1978 Morgan Plus 8 'Lightweight' Roadster
Result: PASSED IN
The Morgan Motor Company is among the oldest independent automobile companies in existence with their turn of the century factory in Malvern Link, Worcestershire, England, producing classic sports cars today just as it has for over 100 years. Introduced in 1968 and remaining in production until 2004, the Morgan Plus 8 remains one of the most exciting of all Morgans, and is credited with giving the brand a performance credibility that quite possibly saved the company from bankruptcy. The Plus 8 was originally based on the chassis design of the long running Morgan Plus 4 Roadster. The alloy blocked 3.5 litre Rover V8 was squeezed under the bonnet and over time the chassis was refined along with the bodywork so as to contain the extra power and the larger rubber required.

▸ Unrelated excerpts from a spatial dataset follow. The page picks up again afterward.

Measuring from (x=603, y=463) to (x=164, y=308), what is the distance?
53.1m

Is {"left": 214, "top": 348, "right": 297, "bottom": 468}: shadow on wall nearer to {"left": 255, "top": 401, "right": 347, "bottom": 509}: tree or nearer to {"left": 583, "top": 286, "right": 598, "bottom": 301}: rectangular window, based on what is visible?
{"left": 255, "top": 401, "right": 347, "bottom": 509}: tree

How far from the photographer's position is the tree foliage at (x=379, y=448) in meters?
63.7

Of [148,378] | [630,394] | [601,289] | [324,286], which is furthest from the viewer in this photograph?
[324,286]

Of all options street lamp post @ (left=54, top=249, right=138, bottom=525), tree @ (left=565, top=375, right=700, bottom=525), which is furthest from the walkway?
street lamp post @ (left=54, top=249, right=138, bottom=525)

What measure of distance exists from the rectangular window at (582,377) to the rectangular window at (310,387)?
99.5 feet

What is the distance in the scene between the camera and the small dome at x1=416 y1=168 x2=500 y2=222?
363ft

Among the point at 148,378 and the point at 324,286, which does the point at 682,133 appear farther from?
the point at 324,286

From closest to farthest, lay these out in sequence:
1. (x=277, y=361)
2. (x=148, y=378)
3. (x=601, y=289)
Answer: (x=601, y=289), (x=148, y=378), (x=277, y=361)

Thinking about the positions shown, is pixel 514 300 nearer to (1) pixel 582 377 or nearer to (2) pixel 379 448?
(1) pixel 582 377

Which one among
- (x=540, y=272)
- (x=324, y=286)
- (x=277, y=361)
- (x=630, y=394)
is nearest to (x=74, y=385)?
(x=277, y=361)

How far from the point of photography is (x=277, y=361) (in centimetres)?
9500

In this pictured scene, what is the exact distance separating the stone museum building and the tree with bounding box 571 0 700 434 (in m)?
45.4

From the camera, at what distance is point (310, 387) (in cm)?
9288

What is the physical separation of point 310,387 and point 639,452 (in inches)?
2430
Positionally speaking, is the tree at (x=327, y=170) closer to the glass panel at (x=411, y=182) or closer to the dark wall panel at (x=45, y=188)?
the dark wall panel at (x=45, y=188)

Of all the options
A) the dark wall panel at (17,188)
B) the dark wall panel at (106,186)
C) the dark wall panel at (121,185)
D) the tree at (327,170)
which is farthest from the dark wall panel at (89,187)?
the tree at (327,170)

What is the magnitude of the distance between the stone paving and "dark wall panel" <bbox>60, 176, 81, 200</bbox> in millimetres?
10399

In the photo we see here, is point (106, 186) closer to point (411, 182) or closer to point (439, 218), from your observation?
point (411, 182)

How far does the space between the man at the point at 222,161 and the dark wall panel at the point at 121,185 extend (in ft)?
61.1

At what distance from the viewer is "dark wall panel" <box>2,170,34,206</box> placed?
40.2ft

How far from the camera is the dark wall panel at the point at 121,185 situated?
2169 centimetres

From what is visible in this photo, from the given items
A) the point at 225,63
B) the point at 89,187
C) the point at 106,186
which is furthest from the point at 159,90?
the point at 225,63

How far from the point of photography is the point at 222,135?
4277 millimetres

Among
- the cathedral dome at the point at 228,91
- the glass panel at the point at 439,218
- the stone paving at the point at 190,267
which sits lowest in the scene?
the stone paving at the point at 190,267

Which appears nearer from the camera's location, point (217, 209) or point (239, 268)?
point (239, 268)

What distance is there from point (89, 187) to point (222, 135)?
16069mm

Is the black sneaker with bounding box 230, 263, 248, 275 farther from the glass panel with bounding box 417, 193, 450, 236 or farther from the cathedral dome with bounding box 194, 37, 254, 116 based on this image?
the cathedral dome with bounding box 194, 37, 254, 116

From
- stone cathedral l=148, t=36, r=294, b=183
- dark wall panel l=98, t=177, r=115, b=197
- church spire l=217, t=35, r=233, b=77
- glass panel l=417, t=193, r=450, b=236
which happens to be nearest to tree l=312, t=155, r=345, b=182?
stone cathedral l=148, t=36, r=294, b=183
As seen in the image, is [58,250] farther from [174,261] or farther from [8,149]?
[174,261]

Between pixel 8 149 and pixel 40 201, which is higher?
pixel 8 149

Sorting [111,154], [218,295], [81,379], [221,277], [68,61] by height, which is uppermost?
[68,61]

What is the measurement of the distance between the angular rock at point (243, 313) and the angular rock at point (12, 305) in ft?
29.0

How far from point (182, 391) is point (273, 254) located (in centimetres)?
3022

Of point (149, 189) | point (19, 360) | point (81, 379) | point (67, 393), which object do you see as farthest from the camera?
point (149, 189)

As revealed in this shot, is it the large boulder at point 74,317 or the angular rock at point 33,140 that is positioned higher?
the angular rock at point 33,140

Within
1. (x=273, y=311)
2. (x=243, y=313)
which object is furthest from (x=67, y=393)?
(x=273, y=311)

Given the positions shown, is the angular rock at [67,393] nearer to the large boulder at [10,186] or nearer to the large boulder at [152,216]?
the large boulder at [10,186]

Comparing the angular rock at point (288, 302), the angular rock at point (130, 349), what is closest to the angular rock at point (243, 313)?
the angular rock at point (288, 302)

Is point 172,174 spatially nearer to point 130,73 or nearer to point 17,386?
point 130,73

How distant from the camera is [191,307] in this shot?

Initially the Rover motor was saddled with the ubiquitous 4-speed manual 'Moss' gearbox, but in 1972 the switch to a Rover-derived 4-speed improved shift quality. A five-speed became optional in 1977. The early Plus 8s came with two SU HS6 carburettors and a compression ratio of 10.5:1 to produce around 160bhp. In 1973 power dropped to 151bhp after a compression drop to 9.25:1, thanks to tightening emissions laws but the 1976 introduction of the enhanced Rover SD1 block saw this climb to 9.35:1 with power at 155bhp. All provide breathtaking performance thanks to a combination of lightweight construction and torquey motor. Good examples are worth strong money today, especially amongst fans of open-air British motoring.